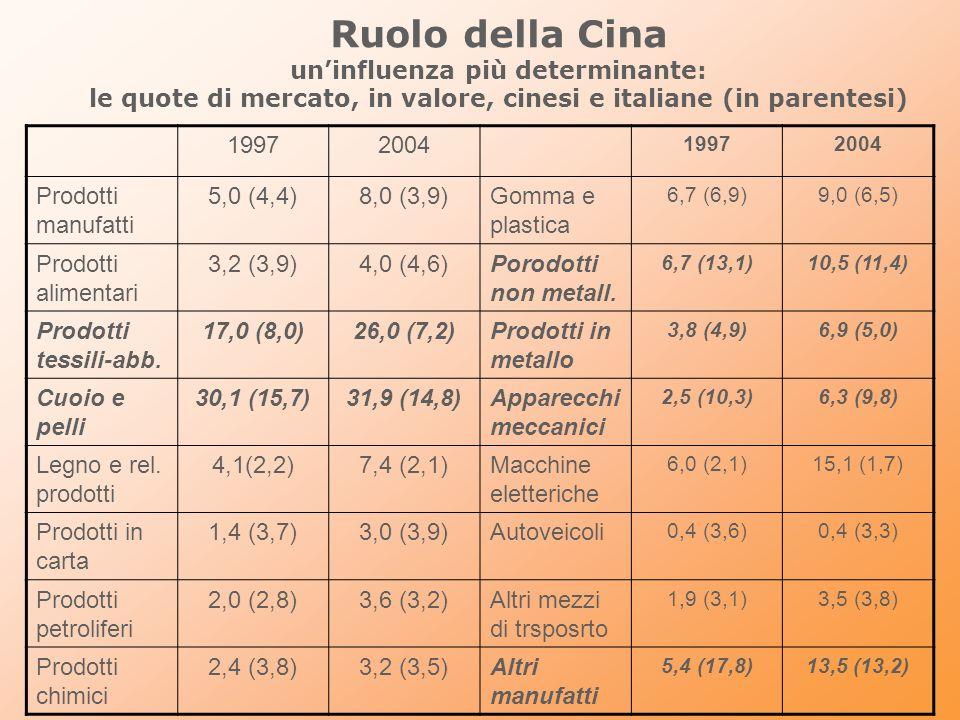 Ruolo della Cina un'influenza più determinante: le quote di mercato, in valore, cinesi e italiane (in parentesi)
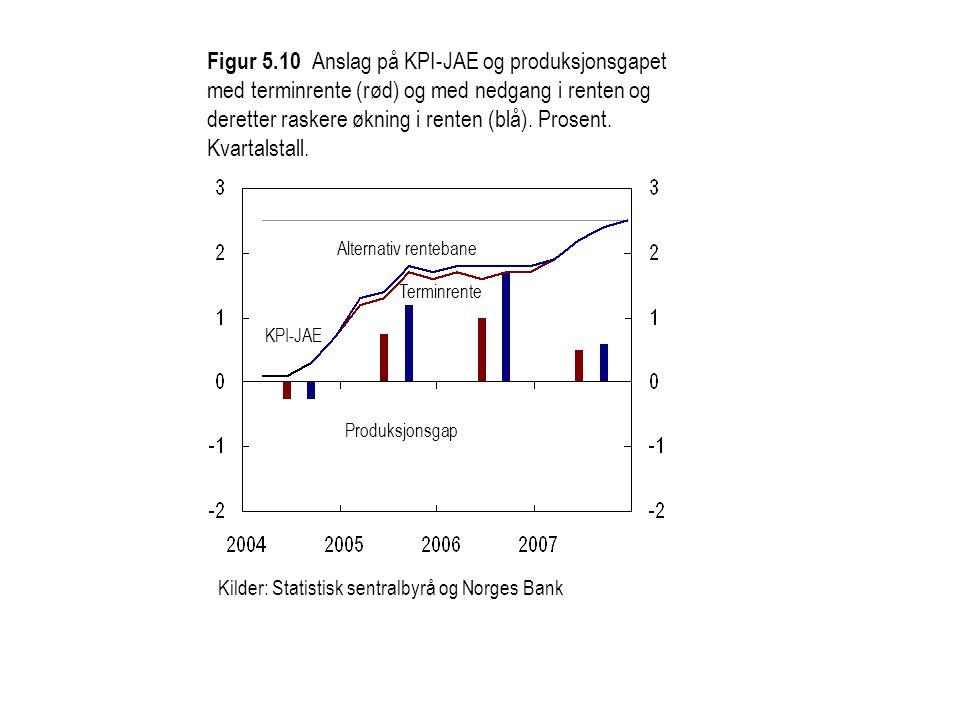 Figur 5.10 Anslag på KPI-JAE og produksjonsgapet med terminrente (rød) og med nedgang i renten og deretter raskere økning i renten (blå). Prosent. Kvartalstall.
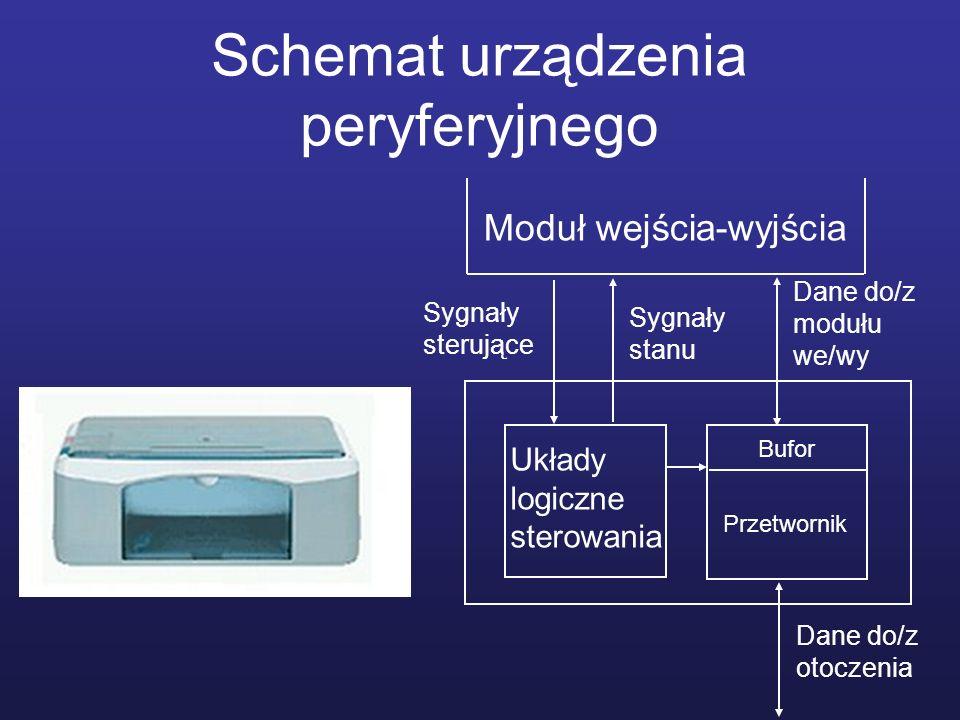 Schemat urządzenia peryferyjnego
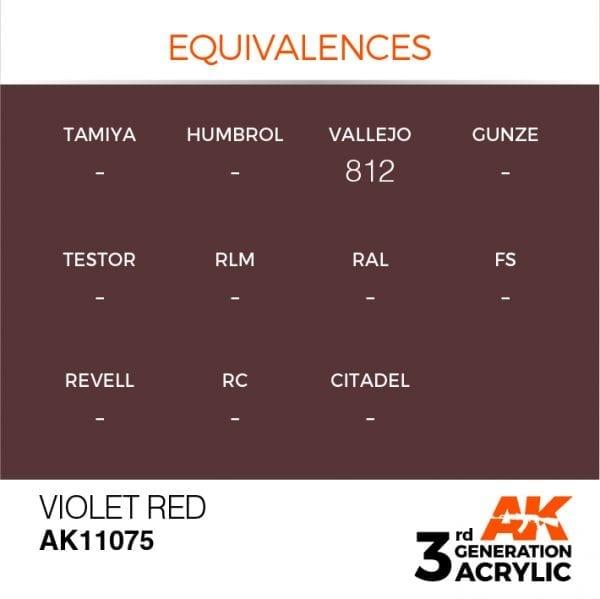 EQUIVALENCES-75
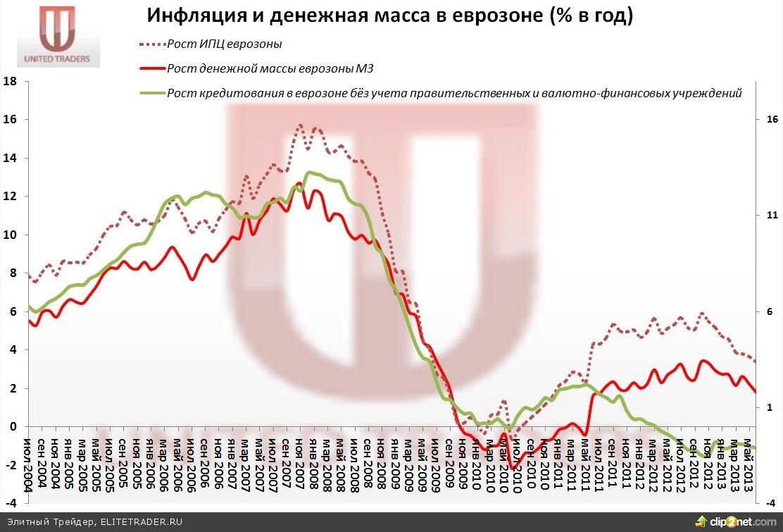 Вверх после понижения безработицы в Испании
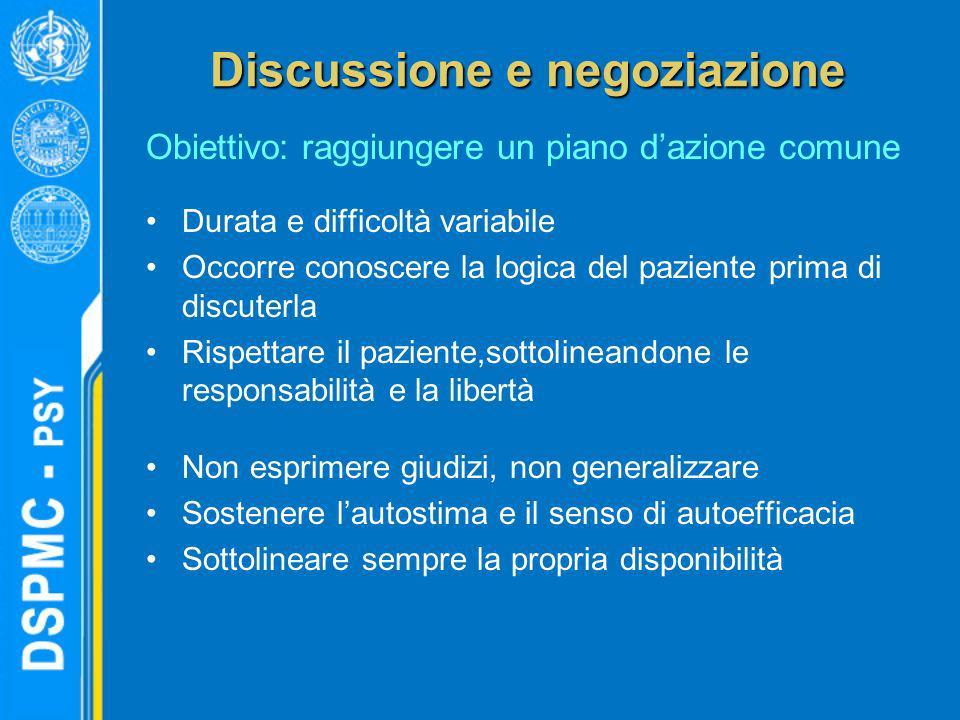 Discussione e negoziazione Obiettivo: raggiungere un piano dazione comune Durata e difficoltà variabile Occorre conoscere la logica del paziente prima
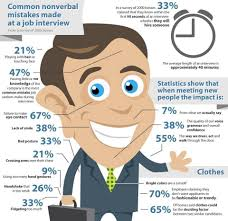 ktc ela information non verbal mistakes made a job interviews from a survey of 2000 bosses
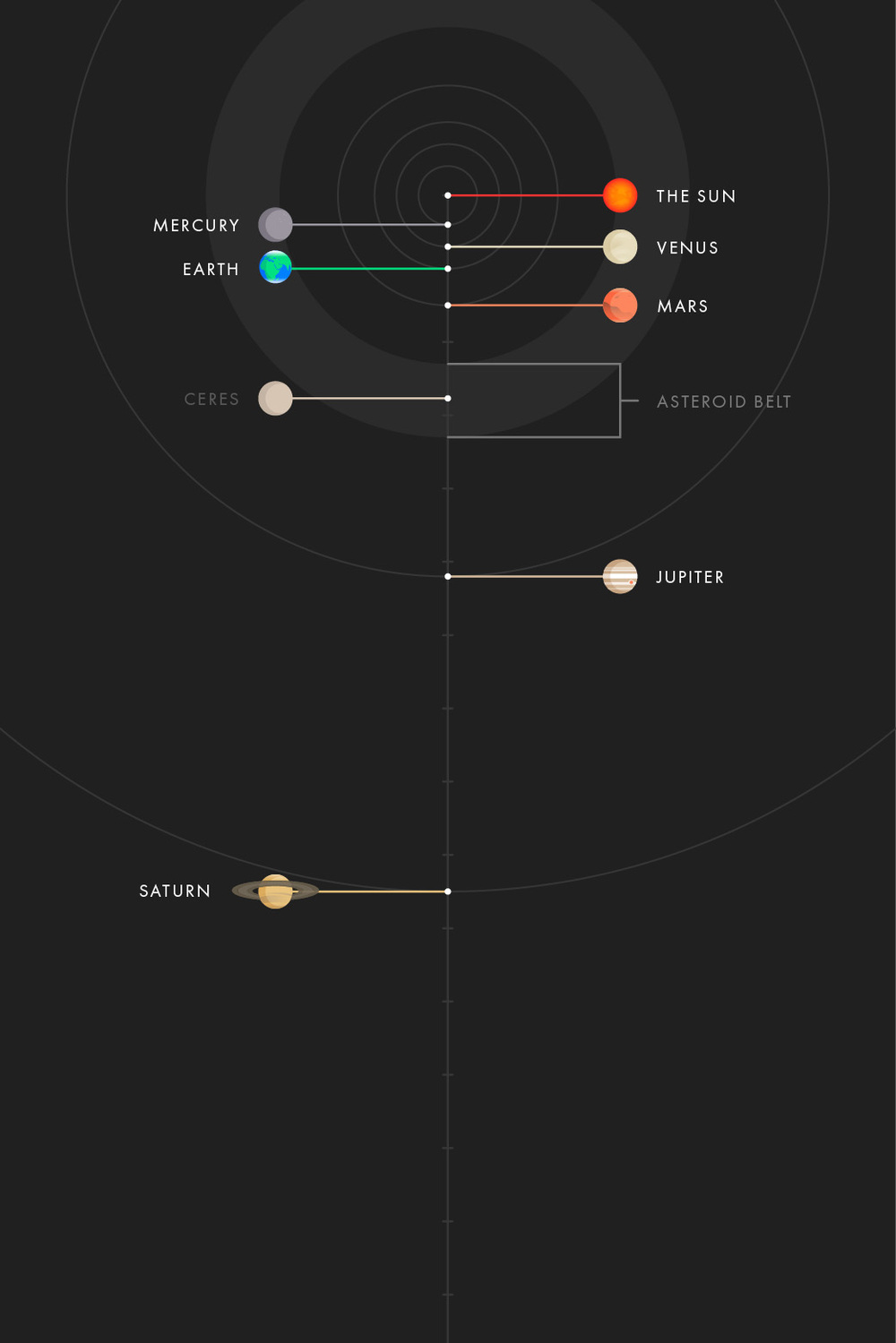 Solar_distance_4-05.jpg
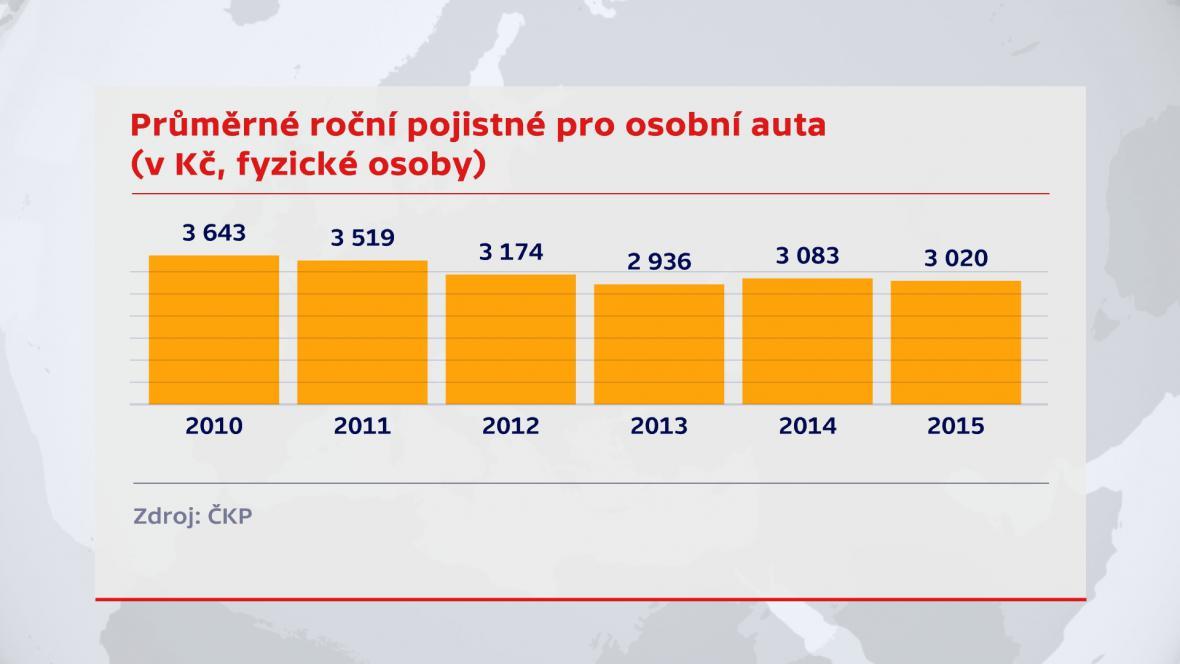 Průměrné roční pojistné osobních aut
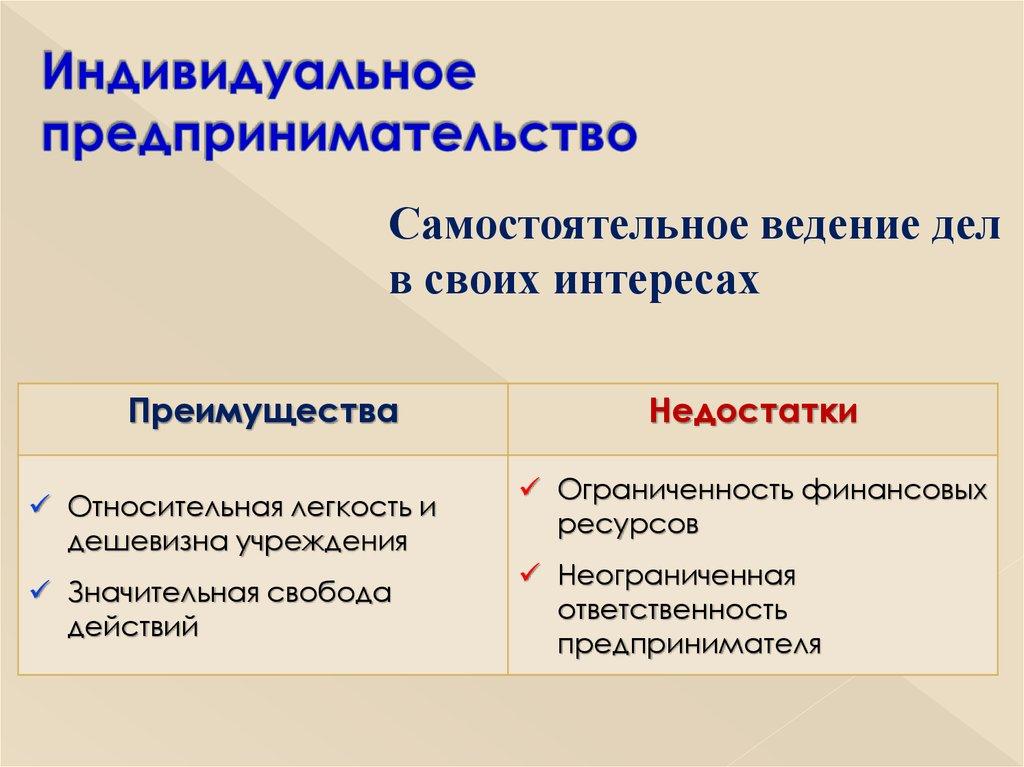 примеры индивидуальных предпринимателей в россии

> _Work instruction_
Once the pictures are set aside, copy the remaining text of every entry exactly.

> _Task solution_
 Ruolo della Cina un'influenza più determinante: le quote di mercato, in valore, cinesi e italiane (in parentesi)
 Figur 5.10 Anslag på KPI-JAE og produksjonsgapet med terminrente (rød) og med nedgang i renten og deretter raskere økning i renten (blå). Prosent. Kvartalstall.
 Schemat urządzenia peryferyjnego
 EQUIVALENCES-75
 Вверх после понижения безработицы в Испании
 Discussione e negoziazione Obiettivo: raggiungere un piano dazione comune Durata e difficoltà variabile Occorre conoscere la logica del paziente prima
 ktc ela information non verbal mistakes made a job interviews from a survey of 2000 bosses
 Solar_distance_4-05.jpg
 Průměrné roční pojistné osobních aut
 примеры индивидуальных предпринимателей в россии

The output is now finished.